Supplementary Figure 10: Bioinformatics protocol.
From: epiGBS: reference-free reduced representation bisulfite sequencing

A) Mapping
(1) Because part of the sequenced fragment originates from the methylated adapter sequence, this part needs to be excluded from the analysis. Therefore, the first 4 bases of merged and forward Watson reads as well as the last 4 of merged and first four of reverse Crick reads are removed.
(2) Reads are mapped against either de novo obtained or existing reference using BWA-METH1 as it is more sensitive / accurate compared to similar bisulfite sequence-aligners and allows for easy transfer or read group tags from the sequence name to the bam output file1.
B) Variant calling
(3) Variant calling is done using Freebayes2 separately for both Watson and Crick reads for all samples simultaneously. The settings force every position to be called for all samples. Freebayes is used because it allows for indel realignment and sensitive variant calling.

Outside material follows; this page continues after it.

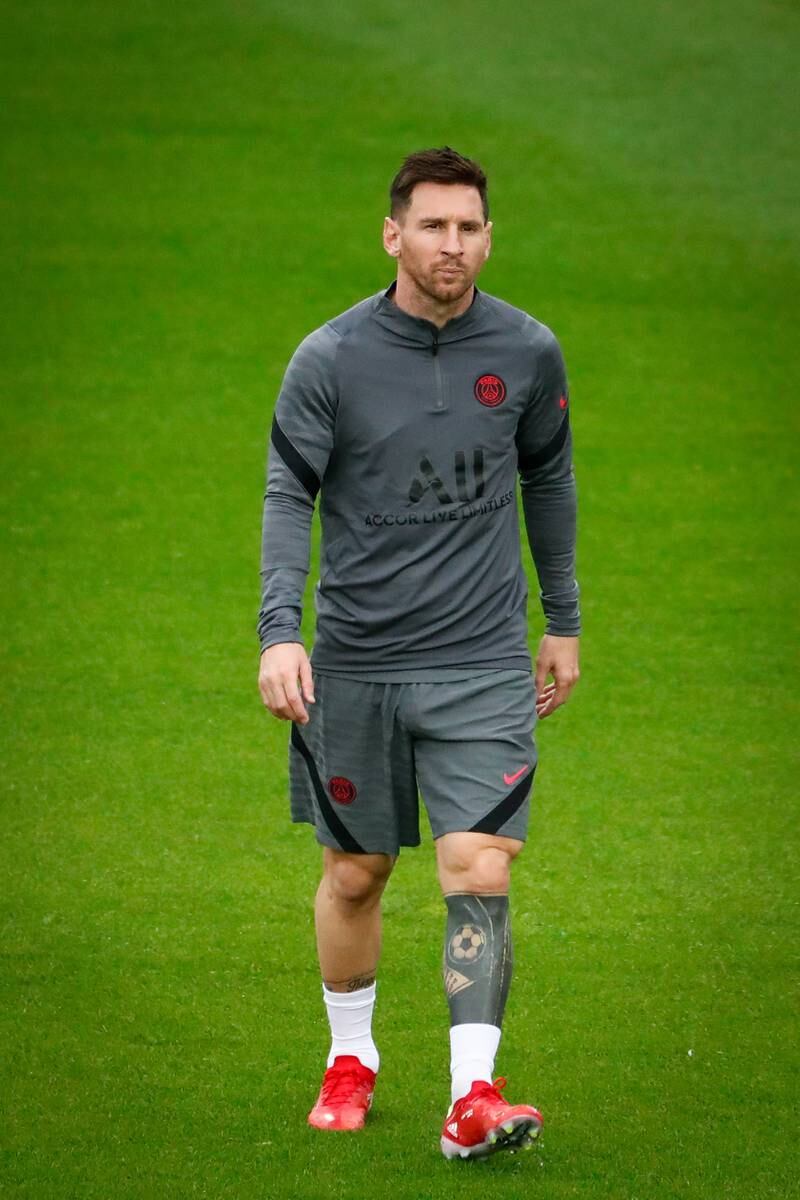PSG attacker Lionel Messi. EPA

(4) By simultaneously iterating over both Watson and Crick variant call files (VCF) SNPs and methylation polymorphisms can be distinguished. C/T polymorphisms in Watson combined with C on the Crick strand indicate a methylation polymorphism on the Watson strand whereas a G/A polymorphism on Crick combined with a G on the Watson strand indicates a methylation polymorphism on the Crick strand. Where combined SNP and methylation lead to a C/T or G/A polymorphism on both Watson and Crick strand only the SNP is called as the methylation ratio cannot be determined.
C) Visualization
(5) SNPs and methylation polymorphisms are exported in VCF format. Furthermore, methylation ratios are calculated and exported in a tab separated IGV specific format (.IGV) including the context (CG, CHG or CHH). Datasets for all species studied are available on genomespace (see https://gsui.genomespace.org/jsui/gsui.html?pathOrUrl=/Home/thomasvangurp/epiGBS%20Nature%20Methods/).
D) Annotation
(6) Usearch blastx3 is performed against reference protein sequences related to the species sequenced.

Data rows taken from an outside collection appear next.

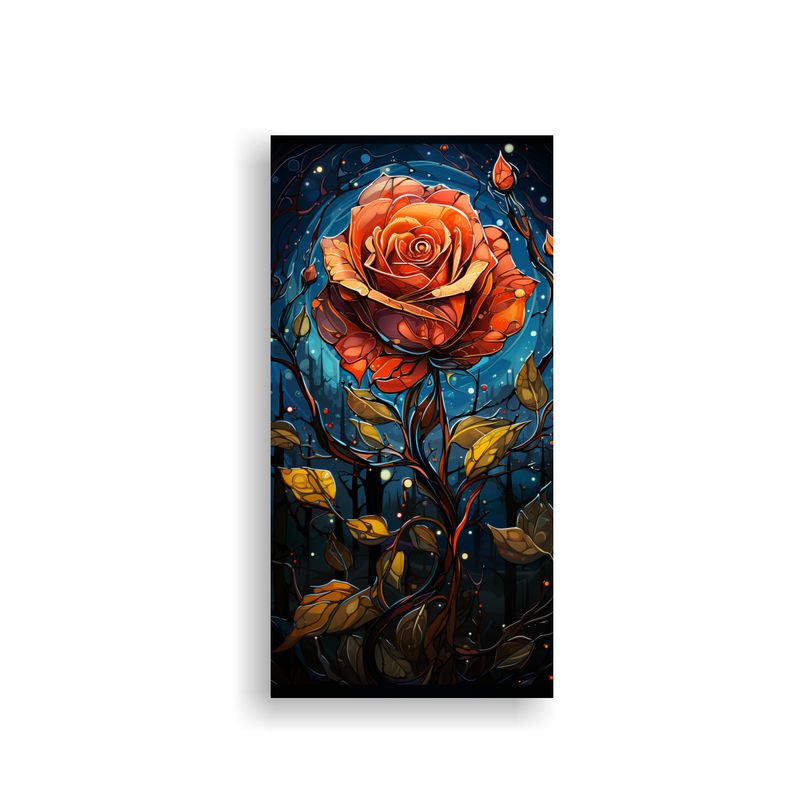 GENERICO - Cuadro Comedor Estilo Rose Van Gogh 20x40 Cm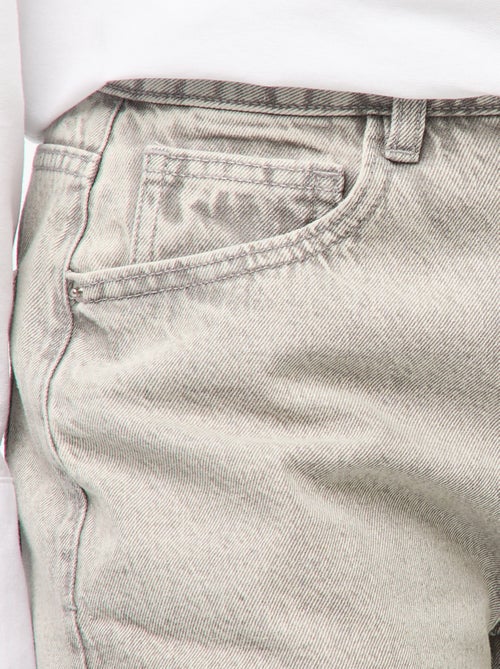 Jeans large vita alta 5 tasche - Kiabi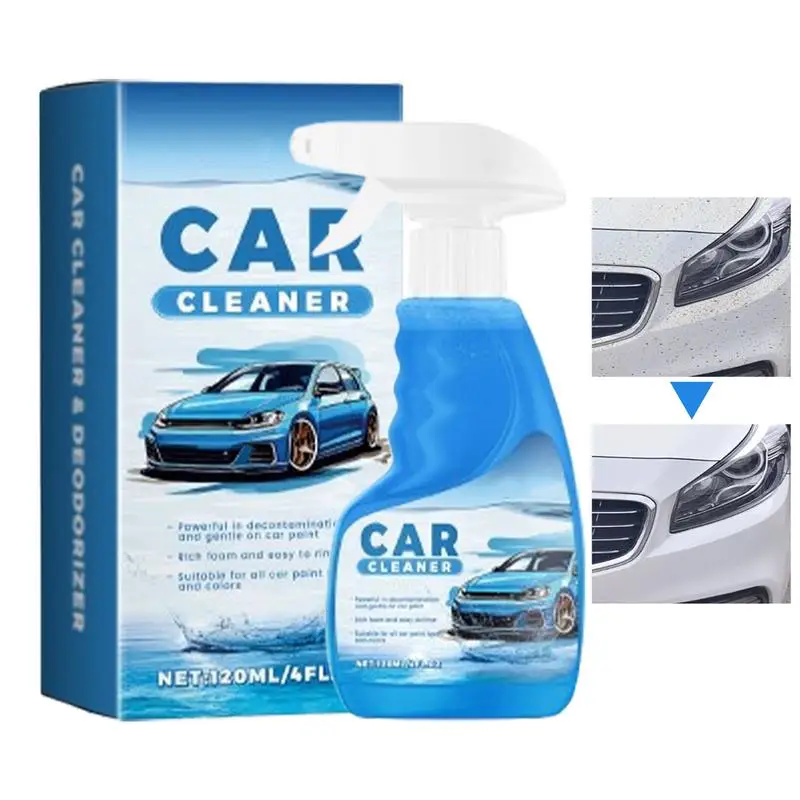 Car Interior Cleaner Spray 120 Ml Leather Seat Foam Cleaner Spray Multifunctional Foam Maintenance Wash Car For Home Use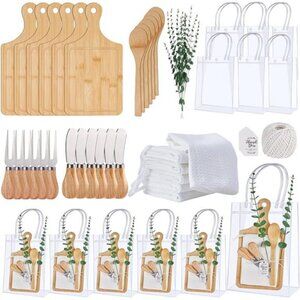 55 Pcs Baby Shower Game Prizes Gift Set Cheese Board Utensils Towels Favor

(7) Resulting blastx reads are imported into blast2go for mapping to gene ontology terms and enzyme codes. A list of all annotated genes is exported. Optionally, a list of contigs mapping to specific genes or with specific GO terms can be exported allowing for a focused analysis in RnBeads4.
E) Analysis
(8) A pipeline for processing the sample specific methylation bed files and experimental details like treatment and/or sample groups allows for comparing differential methylation between combinations of treatments, including all possible 2-way interactions between treatment groups using RnBeads4 or other methylation analysis tools.

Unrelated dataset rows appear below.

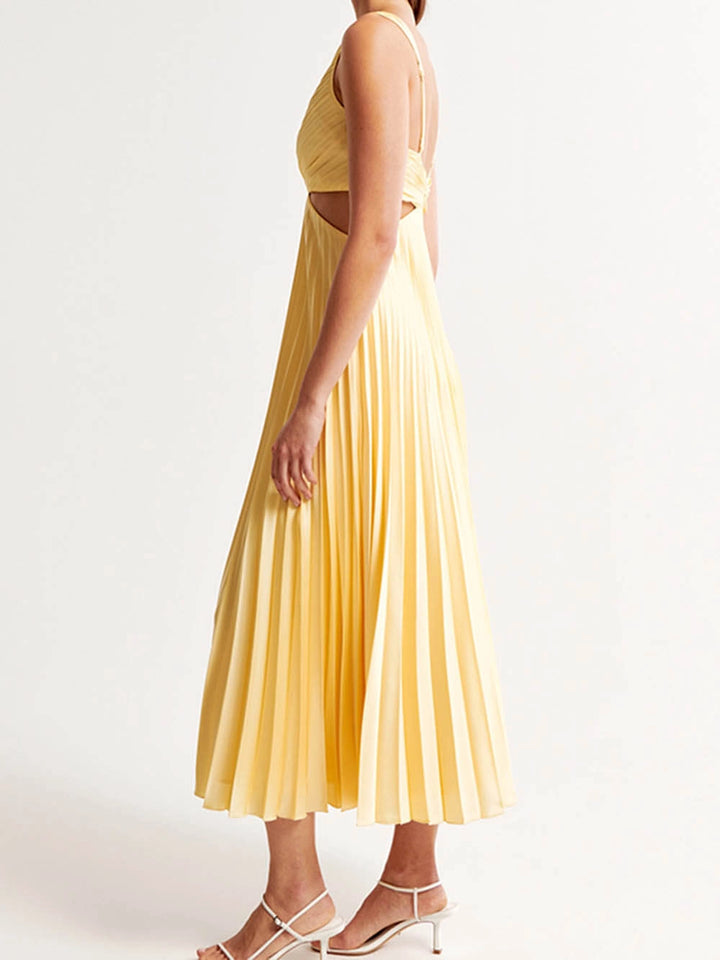 Elegantes Plissee Abendkleid Für Damen | Midi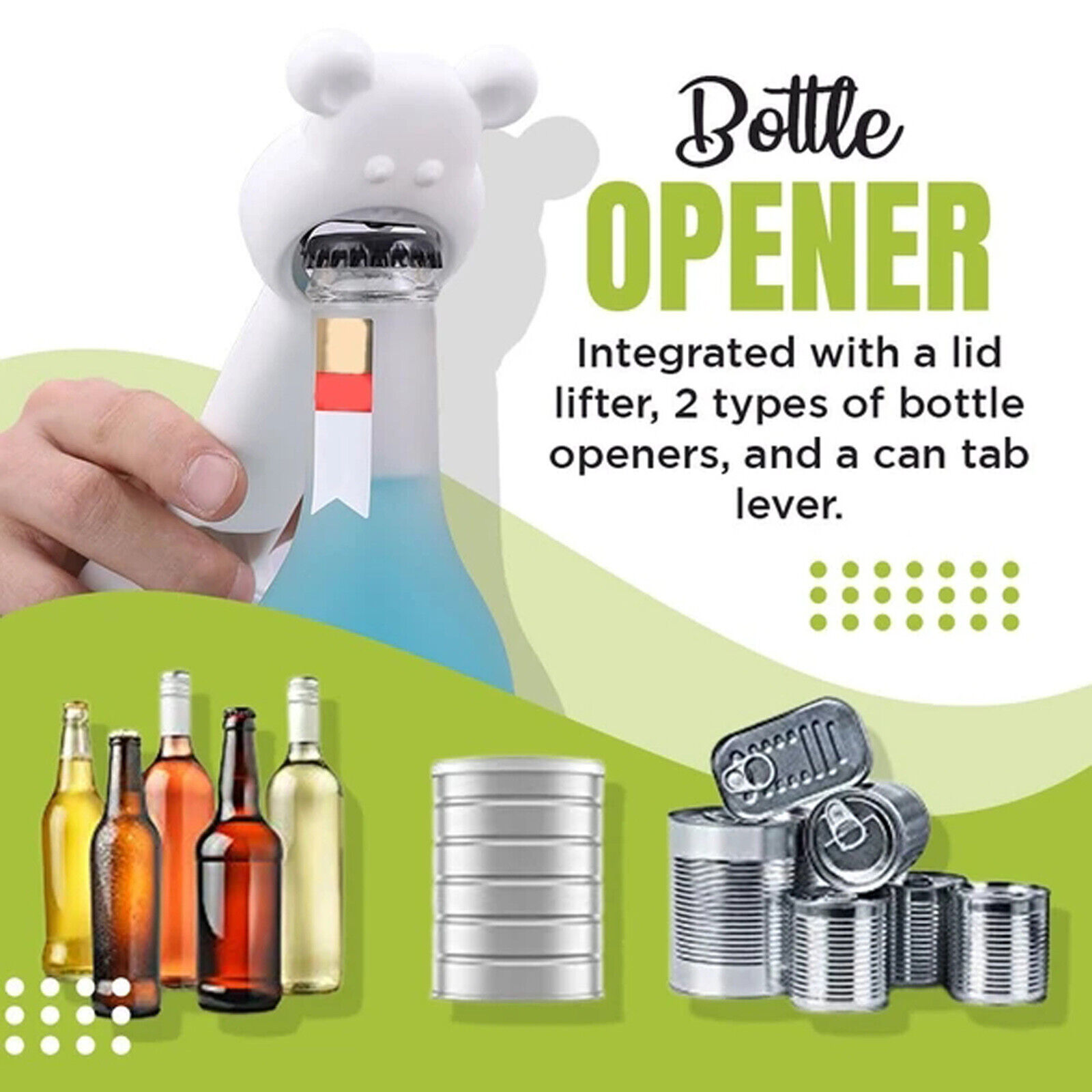 Multifunctional 4-in-1 Bottle Opener
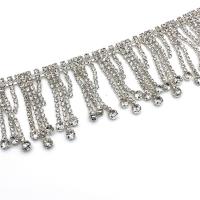 Colgante de la aleación del cinc, aleación de zinc, con Cristal de murano, chapado, para mujer & con diamantes de imitación, Blanco, 40mm, Vendido por UD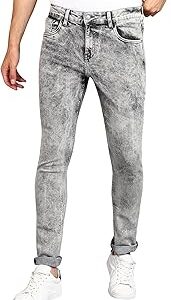 Men's Regular Fit Washed Jeans Stretchable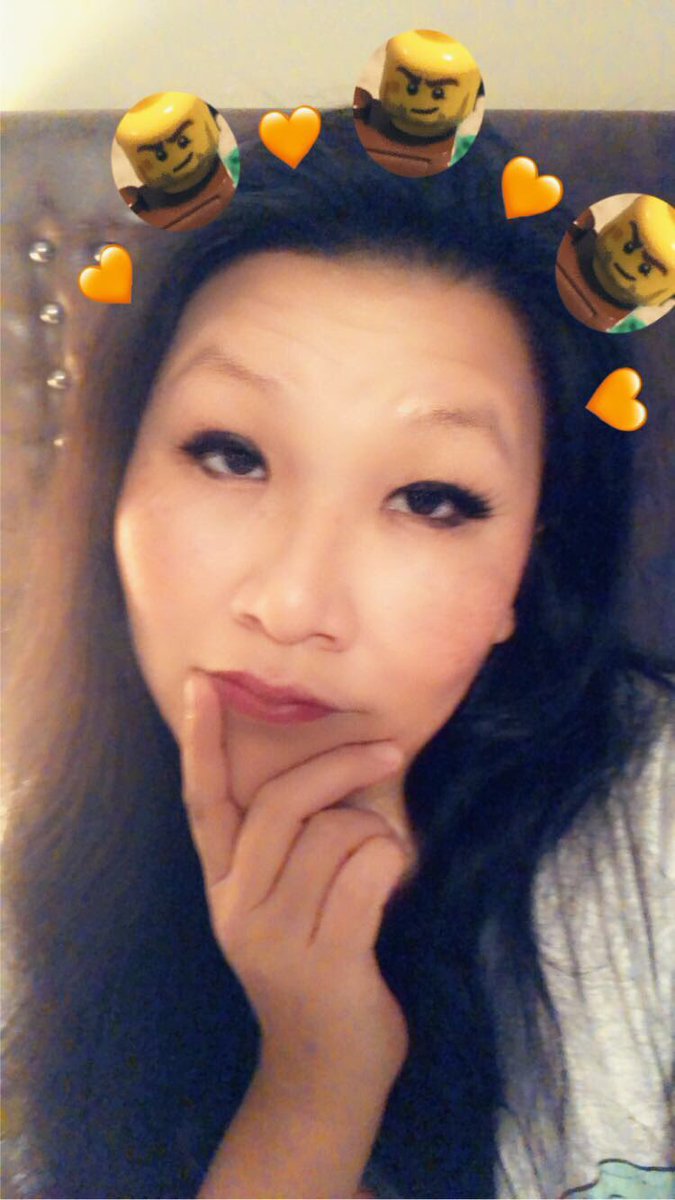 SeremaStorm's tweet photo. Our Lady of the LEGO Crown? 

#snapchatfail https://t.co/E5XK8HUXYJ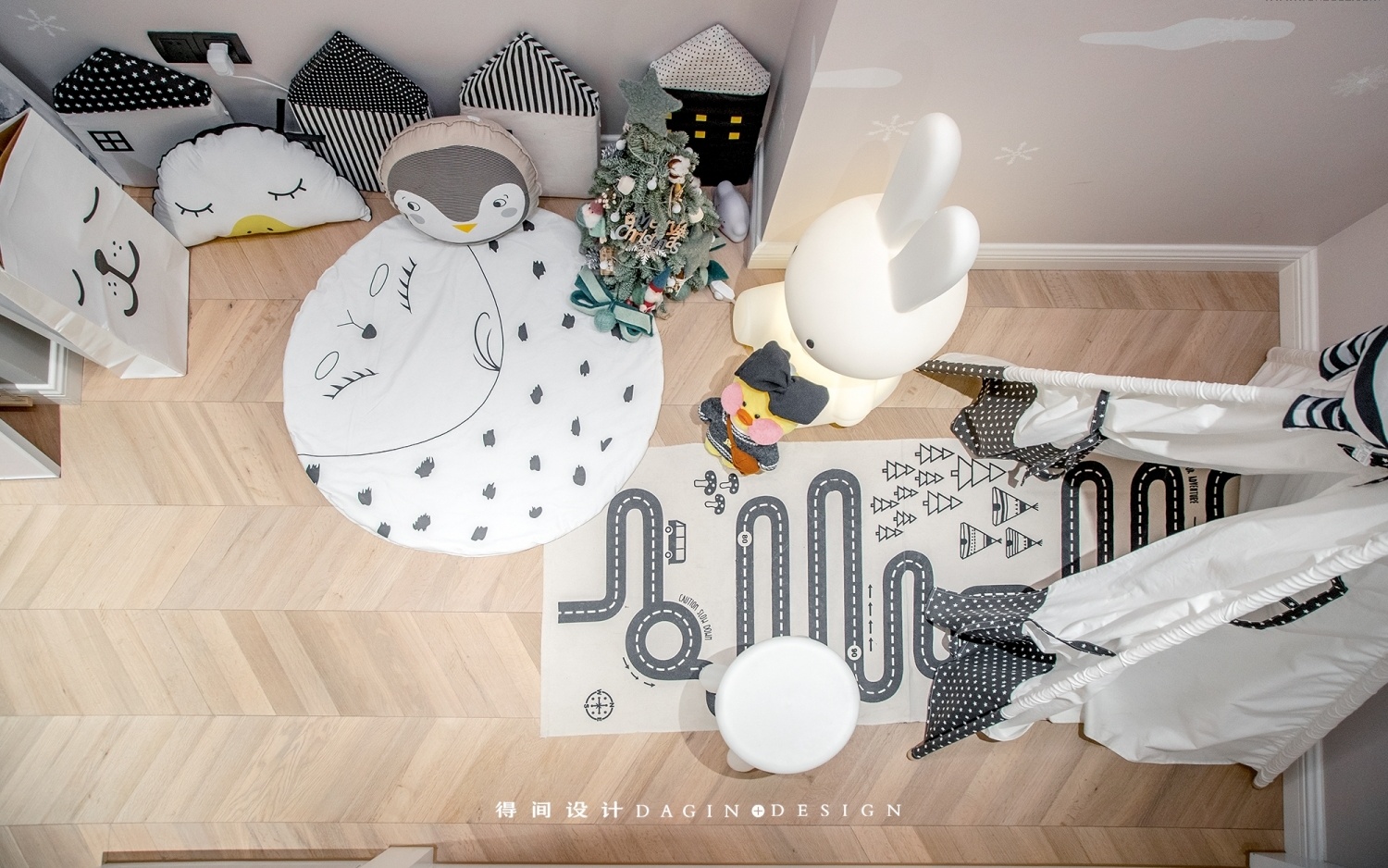 《情书》中的家 | 武汉绿地名邸公馆 130㎡四居室设计-64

1 Brent S Pedersen et al., "Fast and Accurate Alignment of Long Bisulfite-Seq Reads," arXiv:1401.1129v2, January 6, 2014.
2 Erik Garrison and Gabor Marth, "Haplotype-Based Variant Detection From Short-Read Sequencing," arXiv:1207.3907v2, July 17, 2012.
3 Robert C Edgar, "Search and Clustering Orders of Magnitude Faster Than BLAST.," Bioinformatics 26, no. 19 (October 1, 2010): 2460–61, doi:10.1093/bioinformatics/btq461.
4 Yassen Assenov et al., "Comprehensive Analysis of DNA Methylation Data with RnBeads.," Nature Methods 11, no. 11 (November 2014): 1138–40, doi:10.1038/nmeth.3115.